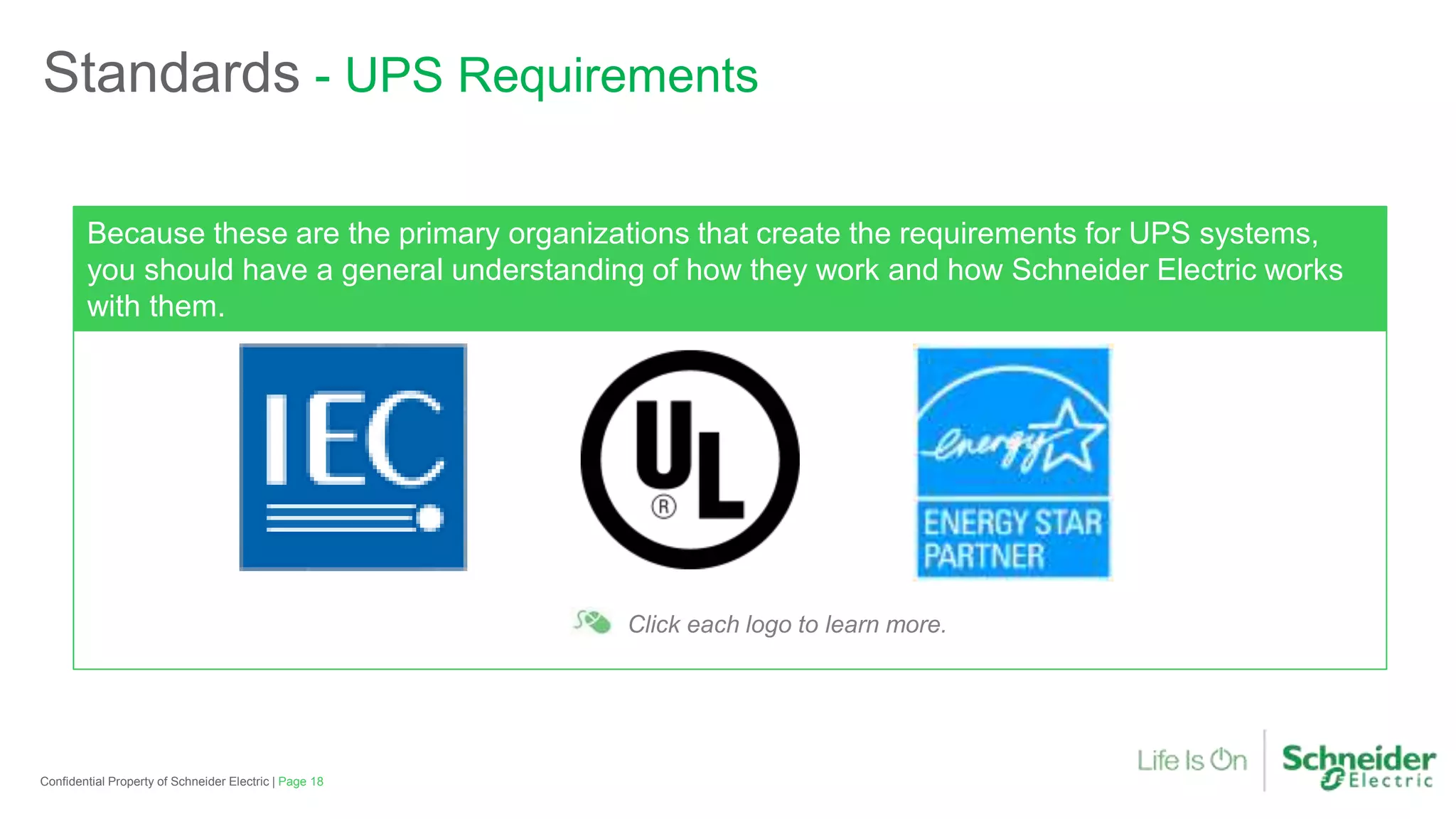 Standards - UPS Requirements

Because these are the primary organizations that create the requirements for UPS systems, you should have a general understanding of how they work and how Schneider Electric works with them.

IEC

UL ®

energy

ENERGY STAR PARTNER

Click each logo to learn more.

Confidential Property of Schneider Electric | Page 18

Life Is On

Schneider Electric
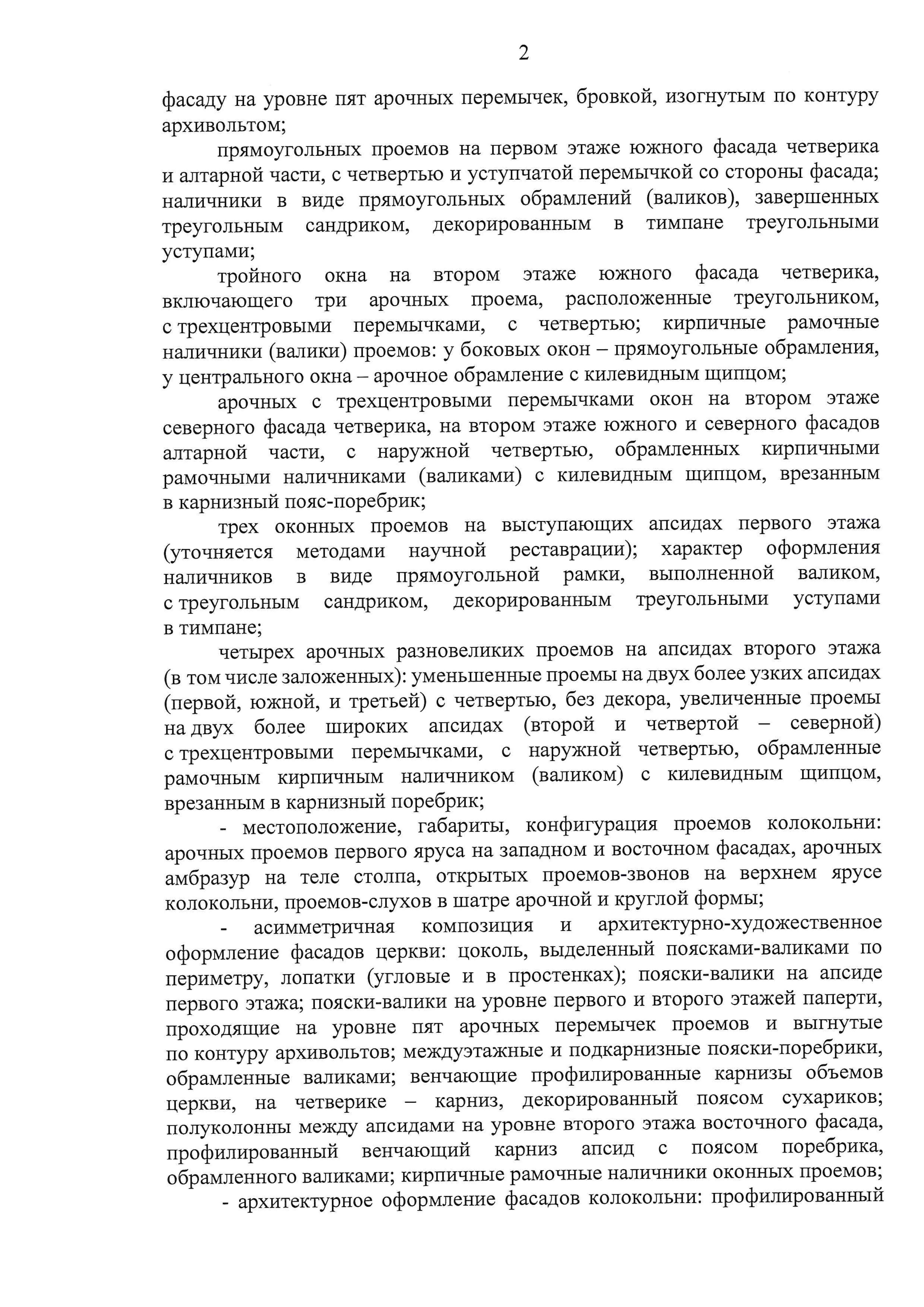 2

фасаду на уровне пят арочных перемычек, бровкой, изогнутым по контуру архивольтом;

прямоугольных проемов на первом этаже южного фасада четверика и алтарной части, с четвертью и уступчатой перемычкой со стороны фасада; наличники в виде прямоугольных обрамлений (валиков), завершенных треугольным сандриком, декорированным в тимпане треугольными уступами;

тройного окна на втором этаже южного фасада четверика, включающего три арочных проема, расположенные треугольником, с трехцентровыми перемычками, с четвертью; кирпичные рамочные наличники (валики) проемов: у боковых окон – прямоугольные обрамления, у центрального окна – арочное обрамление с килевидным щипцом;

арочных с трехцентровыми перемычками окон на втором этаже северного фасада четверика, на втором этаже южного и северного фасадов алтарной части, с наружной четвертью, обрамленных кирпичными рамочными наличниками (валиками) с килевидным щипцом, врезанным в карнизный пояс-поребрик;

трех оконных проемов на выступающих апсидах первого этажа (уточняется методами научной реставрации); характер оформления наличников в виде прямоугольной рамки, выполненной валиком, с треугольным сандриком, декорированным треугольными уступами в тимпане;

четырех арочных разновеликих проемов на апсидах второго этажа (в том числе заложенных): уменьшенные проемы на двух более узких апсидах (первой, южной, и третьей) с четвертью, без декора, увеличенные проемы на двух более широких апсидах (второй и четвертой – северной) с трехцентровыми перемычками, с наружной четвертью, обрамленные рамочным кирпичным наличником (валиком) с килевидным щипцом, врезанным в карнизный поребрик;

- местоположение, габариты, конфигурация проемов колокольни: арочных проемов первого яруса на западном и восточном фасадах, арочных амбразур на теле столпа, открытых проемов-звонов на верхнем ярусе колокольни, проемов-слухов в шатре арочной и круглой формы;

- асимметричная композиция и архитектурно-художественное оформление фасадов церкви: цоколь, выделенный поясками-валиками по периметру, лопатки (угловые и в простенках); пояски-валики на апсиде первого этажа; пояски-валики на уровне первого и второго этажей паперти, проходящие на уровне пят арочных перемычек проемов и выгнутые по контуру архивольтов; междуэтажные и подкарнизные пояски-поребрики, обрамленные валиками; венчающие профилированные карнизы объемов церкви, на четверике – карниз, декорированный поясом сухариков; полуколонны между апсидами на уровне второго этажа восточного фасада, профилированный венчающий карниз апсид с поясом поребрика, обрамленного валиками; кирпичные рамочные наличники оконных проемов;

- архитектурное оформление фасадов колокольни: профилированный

...

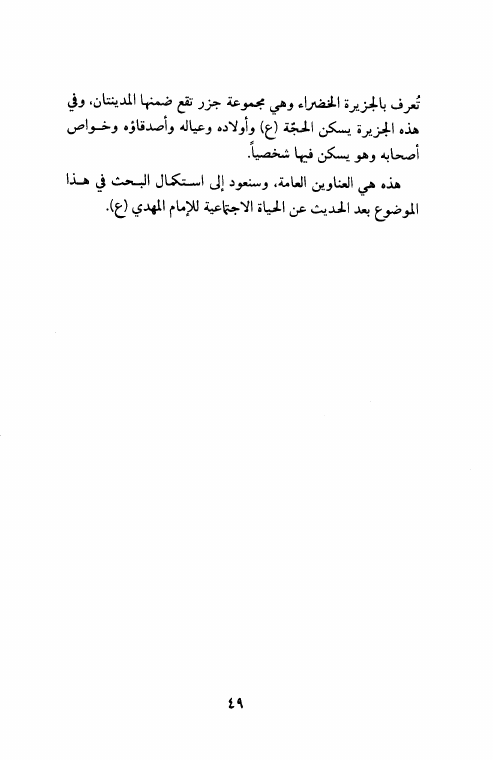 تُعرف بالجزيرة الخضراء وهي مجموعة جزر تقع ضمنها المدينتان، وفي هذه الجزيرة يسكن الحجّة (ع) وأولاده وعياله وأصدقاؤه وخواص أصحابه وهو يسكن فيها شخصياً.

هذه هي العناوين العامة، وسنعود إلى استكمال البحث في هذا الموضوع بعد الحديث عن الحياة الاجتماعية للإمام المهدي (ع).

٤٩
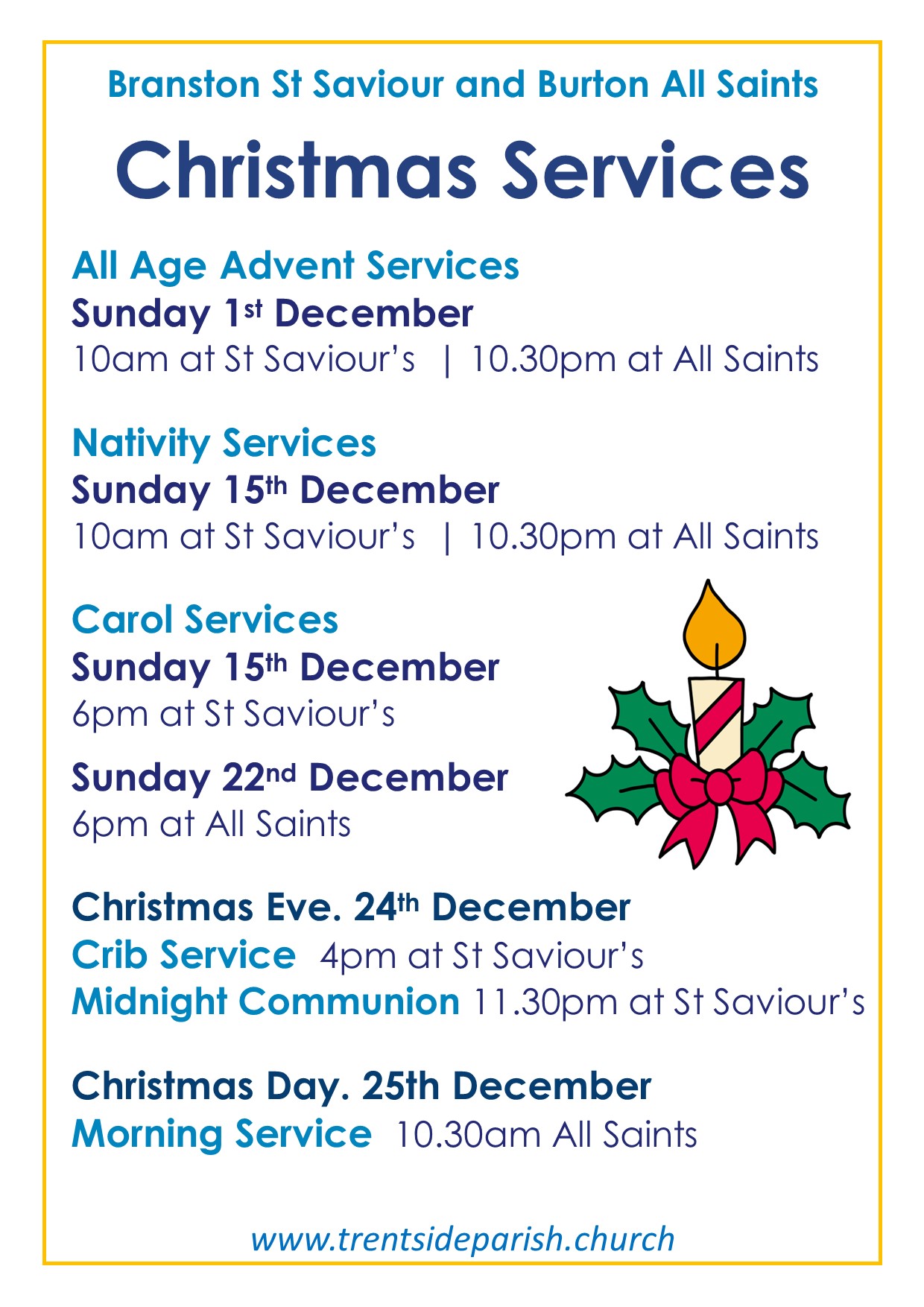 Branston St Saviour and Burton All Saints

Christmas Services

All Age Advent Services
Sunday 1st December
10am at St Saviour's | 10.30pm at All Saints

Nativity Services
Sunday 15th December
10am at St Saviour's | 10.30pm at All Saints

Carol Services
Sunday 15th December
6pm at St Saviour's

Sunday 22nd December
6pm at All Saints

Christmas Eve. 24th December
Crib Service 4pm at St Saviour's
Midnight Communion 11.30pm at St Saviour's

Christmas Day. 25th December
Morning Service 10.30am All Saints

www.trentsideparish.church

*Work request*. Read through the entries and copy every line that includes "втором".

*Exercise response*.
тройного окна на втором этаже южного фасада четверика, включающего три арочных проема, расположенные треугольником, с трехцентровыми перемычками, с четвертью; кирпичные рамочные наличники (валики) проемов: у боковых окон – прямоугольные обрамления, у центрального окна – арочное обрамление с килевидным щипцом;
арочных с трехцентровыми перемычками окон на втором этаже северного фасада четверика, на втором этаже южного и северного фасадов алтарной части, с наружной четвертью, обрамленных кирпичными рамочными наличниками (валиками) с килевидным щипцом, врезанным в карнизный пояс-поребрик;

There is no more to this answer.